Woodrow Wilson was born in the waning days of 1856 in Staunton, Virginia to a Presbyterian minister father. The actual date of Wilson’s birthday has been clouded in controversy. Click here to read my earlier blog posting on this issue.
From Pierce to Coolidge: When Thomas Woodrow Wilson (for that was his official name) arrived on December 29, 1856, Franklin Pierce was in the final months of his nondescript one-term presidency. James Buchanan had been elected president just weeks earlier on November 4, 1856. By the time Wilson passed away in 1924, he had lived through the administrations of 16 (or more than half) of the nation’s presidents.
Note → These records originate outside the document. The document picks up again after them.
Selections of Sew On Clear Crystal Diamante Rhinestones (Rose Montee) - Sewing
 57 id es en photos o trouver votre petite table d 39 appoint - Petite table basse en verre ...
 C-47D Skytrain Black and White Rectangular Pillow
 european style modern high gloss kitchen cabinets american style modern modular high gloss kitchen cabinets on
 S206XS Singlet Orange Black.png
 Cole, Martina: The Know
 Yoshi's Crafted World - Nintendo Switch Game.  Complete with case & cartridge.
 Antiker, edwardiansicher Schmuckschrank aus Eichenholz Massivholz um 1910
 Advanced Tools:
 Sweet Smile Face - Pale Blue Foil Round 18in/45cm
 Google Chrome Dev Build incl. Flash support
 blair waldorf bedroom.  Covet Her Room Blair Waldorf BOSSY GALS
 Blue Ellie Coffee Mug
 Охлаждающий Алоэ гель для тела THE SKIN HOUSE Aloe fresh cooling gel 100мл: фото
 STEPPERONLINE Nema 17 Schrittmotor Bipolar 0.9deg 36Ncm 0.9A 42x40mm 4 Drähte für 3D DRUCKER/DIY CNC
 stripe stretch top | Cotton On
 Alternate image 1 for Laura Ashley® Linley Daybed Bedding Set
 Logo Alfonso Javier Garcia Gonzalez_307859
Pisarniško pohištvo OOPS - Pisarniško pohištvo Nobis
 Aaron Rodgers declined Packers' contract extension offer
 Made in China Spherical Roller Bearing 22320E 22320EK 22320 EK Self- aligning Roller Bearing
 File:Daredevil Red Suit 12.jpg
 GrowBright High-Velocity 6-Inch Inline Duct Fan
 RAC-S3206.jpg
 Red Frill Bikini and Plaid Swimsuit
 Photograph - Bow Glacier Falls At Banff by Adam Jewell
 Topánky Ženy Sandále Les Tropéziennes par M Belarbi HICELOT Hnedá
On the day of his birth, however, the baby Tommy was oblivious to who was president and to the rising tensions that were threatening to split the North and the South.
Family moves to Georgia: But almost four years later, just weeks before his fourth birthday, and after the Wilson family had moved from Virginia to the deep south where his father became a minister at a church in Augusta, Georgia, Wilson’s earliest memory of his life was imprinted on his conscientiousness.
Lincoln’s election: On November 6, 1860, an unlikely former one-term congressman from Illinois, Abraham Lincoln, was elected president. It was probably just days after that historic election that the now almost four-year-old Wilson found himself standing at the gate of the family’s house in Augusta, the church manse provided to the family while Wilson’s father ministered to the congregation.
Wilson’s earliest memory: Wilson later recalled his earliest memory in life. He remembered “hearing some one pass and say that Mr. Lincoln was elected and there was to be war. Catching the intense tones of his excited voice, I remember running in to ask my father what it meant.” We don’t know how his father explained war to Tommy or what further impact that had on him.
Wilson became a war president: Little could anyone have foreseen that the toddler hearing of the beginning rumblings of the Civil War, would grow up to be president and preside over another war as the United States was sucked into The Great War in 1917 – what we now know as World War I.